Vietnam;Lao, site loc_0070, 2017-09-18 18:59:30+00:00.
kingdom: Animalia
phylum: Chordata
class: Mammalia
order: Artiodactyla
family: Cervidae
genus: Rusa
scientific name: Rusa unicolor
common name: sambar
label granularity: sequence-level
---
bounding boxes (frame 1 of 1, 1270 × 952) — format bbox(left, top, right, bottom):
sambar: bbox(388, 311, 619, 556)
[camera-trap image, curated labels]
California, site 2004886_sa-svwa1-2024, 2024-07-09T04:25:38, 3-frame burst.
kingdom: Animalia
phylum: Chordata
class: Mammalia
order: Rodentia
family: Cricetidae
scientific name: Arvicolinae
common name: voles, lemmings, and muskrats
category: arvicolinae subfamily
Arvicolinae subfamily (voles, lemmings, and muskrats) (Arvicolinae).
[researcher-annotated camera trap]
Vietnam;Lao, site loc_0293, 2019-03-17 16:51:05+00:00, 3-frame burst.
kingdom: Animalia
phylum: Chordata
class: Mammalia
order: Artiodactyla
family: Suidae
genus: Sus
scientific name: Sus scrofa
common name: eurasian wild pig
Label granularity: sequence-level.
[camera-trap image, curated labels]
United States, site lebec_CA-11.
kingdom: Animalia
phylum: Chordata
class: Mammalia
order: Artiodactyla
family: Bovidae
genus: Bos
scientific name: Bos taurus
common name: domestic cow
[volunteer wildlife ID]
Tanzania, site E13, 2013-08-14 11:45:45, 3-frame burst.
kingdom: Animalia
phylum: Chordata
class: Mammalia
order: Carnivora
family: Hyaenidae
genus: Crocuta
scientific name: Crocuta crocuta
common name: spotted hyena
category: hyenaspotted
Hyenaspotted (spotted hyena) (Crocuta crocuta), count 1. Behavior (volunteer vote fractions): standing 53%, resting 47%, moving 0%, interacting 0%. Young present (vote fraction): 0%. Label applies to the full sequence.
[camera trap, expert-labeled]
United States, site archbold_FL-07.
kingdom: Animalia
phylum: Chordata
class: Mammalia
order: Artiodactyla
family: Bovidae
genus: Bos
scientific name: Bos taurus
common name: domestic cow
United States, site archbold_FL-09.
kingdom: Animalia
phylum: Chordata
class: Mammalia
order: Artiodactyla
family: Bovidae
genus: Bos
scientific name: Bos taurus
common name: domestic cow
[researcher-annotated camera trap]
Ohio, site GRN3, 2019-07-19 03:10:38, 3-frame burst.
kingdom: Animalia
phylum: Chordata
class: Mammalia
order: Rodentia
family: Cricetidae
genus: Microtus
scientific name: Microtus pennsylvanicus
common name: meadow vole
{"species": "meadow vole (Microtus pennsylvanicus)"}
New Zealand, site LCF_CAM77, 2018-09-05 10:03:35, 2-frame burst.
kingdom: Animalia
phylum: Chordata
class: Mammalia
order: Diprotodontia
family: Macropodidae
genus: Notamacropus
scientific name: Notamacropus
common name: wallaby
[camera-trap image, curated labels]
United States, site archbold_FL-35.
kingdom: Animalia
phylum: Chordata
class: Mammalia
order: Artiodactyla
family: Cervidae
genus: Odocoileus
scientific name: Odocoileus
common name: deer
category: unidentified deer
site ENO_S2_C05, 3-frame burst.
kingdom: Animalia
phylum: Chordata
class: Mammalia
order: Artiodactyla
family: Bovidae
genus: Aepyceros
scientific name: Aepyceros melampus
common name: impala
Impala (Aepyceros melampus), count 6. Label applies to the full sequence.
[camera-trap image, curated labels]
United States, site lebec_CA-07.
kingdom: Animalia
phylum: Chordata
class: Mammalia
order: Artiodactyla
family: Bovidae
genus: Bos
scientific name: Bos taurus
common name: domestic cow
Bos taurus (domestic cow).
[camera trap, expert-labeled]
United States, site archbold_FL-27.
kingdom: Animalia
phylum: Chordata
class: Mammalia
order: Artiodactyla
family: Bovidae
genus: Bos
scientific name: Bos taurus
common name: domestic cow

▶ **What is being asked**
Find the string "burst" in the material above, and report every line where it occurs.

▶ **Exercise answer**
California, site 2004886_sa-svwa1-2024, 2024-07-09T04:25:38, 3-frame burst.
Vietnam;Lao, site loc_0293, 2019-03-17 16:51:05+00:00, 3-frame burst.
Tanzania, site E13, 2013-08-14 11:45:45, 3-frame burst.
Ohio, site GRN3, 2019-07-19 03:10:38, 3-frame burst.
New Zealand, site LCF_CAM77, 2018-09-05 10:03:35, 2-frame burst.
site ENO_S2_C05, 3-frame burst.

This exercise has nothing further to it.